La concentración del crédito en actividades de corto plazo y compra de activos (bienes raíces), muestra otra faceta del efecto de la incertidumbre, ya que los ahorristas e inversionistas buscan refugiar su patrimonio en actividades con alta reserva de valor y moderada rentabilidad, en lugar de arriesgar en inversiones de mayor riesgo con mayor rentabilidad.

En 2010, la industria manufacturera registró un crecimiento estimado del 4,3%. Al segundo trimestre de 2010, el índice de ventas de la industria manufacturera mostraba una variación positiva acumulada de 14,4%, pero la producción se mantuvo rezagada con un índice de 4,9%.

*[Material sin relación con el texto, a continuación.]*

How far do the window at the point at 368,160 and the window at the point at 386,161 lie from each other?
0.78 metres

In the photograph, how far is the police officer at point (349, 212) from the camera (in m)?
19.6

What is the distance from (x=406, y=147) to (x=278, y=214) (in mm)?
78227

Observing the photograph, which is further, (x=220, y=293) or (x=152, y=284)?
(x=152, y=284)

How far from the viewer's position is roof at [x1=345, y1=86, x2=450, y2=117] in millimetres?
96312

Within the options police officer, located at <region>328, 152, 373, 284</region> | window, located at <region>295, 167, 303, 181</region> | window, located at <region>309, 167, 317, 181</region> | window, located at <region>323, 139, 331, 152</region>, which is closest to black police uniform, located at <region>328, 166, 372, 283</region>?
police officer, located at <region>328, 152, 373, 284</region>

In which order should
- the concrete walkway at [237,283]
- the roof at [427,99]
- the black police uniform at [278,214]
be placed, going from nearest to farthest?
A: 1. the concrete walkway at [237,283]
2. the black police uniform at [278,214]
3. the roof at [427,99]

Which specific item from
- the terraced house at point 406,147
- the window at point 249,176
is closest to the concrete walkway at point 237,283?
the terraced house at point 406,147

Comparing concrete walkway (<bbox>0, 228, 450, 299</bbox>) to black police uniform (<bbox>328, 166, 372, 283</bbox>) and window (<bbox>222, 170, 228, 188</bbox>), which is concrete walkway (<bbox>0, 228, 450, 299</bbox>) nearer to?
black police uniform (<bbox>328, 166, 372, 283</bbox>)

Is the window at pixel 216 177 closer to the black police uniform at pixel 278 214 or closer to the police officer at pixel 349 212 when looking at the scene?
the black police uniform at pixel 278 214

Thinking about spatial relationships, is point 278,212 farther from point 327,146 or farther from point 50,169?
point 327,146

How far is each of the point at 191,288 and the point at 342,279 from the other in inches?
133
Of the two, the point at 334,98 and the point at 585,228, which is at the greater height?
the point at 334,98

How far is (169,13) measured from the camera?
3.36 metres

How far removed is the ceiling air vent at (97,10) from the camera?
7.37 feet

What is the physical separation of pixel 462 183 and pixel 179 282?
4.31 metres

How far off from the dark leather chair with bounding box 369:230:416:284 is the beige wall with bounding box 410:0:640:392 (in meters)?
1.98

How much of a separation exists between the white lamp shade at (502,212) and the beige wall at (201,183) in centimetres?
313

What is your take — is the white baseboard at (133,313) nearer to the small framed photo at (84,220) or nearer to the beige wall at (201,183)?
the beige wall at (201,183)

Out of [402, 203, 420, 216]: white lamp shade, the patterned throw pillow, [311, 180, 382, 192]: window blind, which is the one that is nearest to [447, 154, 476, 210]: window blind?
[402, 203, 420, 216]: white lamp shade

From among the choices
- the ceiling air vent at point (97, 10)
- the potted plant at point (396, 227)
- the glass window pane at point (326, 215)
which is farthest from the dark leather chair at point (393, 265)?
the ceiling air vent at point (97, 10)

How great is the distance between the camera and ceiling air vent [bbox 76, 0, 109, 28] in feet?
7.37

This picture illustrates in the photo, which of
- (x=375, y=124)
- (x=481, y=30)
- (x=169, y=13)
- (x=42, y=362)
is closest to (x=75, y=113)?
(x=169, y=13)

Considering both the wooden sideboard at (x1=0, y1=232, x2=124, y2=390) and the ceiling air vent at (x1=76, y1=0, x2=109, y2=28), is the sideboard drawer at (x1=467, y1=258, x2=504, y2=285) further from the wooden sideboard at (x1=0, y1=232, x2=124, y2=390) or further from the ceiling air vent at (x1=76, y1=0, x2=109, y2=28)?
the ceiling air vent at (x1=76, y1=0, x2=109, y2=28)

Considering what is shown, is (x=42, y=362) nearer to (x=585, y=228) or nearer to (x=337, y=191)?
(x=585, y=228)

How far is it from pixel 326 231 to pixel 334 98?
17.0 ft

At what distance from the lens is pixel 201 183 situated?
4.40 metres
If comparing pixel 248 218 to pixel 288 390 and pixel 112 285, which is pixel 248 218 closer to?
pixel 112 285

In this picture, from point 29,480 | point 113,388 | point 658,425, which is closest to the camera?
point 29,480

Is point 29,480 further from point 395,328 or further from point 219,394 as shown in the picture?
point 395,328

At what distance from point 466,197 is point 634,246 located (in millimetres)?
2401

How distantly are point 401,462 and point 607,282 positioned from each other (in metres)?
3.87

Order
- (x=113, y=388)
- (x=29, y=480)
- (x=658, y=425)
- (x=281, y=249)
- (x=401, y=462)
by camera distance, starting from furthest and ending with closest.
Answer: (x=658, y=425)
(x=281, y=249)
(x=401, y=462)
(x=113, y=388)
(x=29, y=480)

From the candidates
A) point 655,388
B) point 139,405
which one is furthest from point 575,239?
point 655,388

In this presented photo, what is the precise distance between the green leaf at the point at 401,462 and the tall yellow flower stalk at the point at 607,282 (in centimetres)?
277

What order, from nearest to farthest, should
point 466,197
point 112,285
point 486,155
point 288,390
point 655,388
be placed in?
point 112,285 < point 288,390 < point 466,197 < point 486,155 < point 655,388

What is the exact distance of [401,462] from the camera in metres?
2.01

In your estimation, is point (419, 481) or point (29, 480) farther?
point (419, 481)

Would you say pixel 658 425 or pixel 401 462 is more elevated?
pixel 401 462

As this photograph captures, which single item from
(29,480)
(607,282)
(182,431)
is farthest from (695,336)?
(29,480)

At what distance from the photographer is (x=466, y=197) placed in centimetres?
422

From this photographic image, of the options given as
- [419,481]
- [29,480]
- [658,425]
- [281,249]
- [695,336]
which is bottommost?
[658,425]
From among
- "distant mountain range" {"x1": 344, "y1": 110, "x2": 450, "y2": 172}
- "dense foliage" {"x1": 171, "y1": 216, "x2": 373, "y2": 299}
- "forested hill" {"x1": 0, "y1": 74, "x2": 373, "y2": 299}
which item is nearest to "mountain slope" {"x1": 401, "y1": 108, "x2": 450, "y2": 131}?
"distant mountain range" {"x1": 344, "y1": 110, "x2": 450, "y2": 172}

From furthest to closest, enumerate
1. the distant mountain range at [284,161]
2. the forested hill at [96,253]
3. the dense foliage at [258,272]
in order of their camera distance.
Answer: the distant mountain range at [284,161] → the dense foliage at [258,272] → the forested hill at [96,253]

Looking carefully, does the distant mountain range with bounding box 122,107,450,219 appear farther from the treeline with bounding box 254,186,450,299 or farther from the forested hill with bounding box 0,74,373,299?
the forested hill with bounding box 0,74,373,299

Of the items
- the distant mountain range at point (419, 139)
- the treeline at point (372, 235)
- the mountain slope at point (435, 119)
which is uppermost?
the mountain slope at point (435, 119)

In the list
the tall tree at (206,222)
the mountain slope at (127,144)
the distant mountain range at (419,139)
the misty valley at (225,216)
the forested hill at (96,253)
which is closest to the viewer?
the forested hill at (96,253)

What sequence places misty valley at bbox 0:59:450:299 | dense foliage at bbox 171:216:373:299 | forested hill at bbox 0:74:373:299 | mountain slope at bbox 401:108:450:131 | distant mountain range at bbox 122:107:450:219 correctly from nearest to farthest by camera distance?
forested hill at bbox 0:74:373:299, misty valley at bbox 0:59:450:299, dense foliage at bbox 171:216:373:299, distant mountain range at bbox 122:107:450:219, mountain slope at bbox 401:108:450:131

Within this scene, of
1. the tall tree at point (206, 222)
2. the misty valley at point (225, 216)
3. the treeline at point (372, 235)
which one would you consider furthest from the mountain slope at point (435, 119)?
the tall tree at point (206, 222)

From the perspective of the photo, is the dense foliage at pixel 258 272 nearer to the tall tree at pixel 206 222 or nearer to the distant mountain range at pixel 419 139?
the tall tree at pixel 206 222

Según los industriales, este desequilibrio es una señal de riesgo de desabastecimiento en el mediano plazo, debido a que los inventarios deben ser repuestos con mayor producción, la misma que no está creciendo al mismo ritmo que la demanda.

El desequilibrio entre la demanda y la producción tiene un impacto en los precios como respuesta automática del mercado. Por lo tanto, la inflación estimada por el BCB en 4,2% a octubre de 2010, es un resultado de la dinámica del mercado y no un efecto de la especulación.

Los gremios industriales consideran que Bolivia necesita inversiones productivas para mejorar su crecimiento y salir de la pobreza, pero las condiciones no están dadas para impulsar la inversión privada.

En ese contexto, es importante que el gobierno priorice los proyectos de provisión de energía eléctrica y gas natural al mercado interno.

Los empresarios han reiterado que “la mejor política de empleo es la promoción industrial”, y que “no es sano sustituir la industria privada por industria estatal”, porque esto incrementa la incertidumbre, empeora el clima de negocios, ahuyenta la inversión y distorsiona el mercado porque introduce competencia desleal.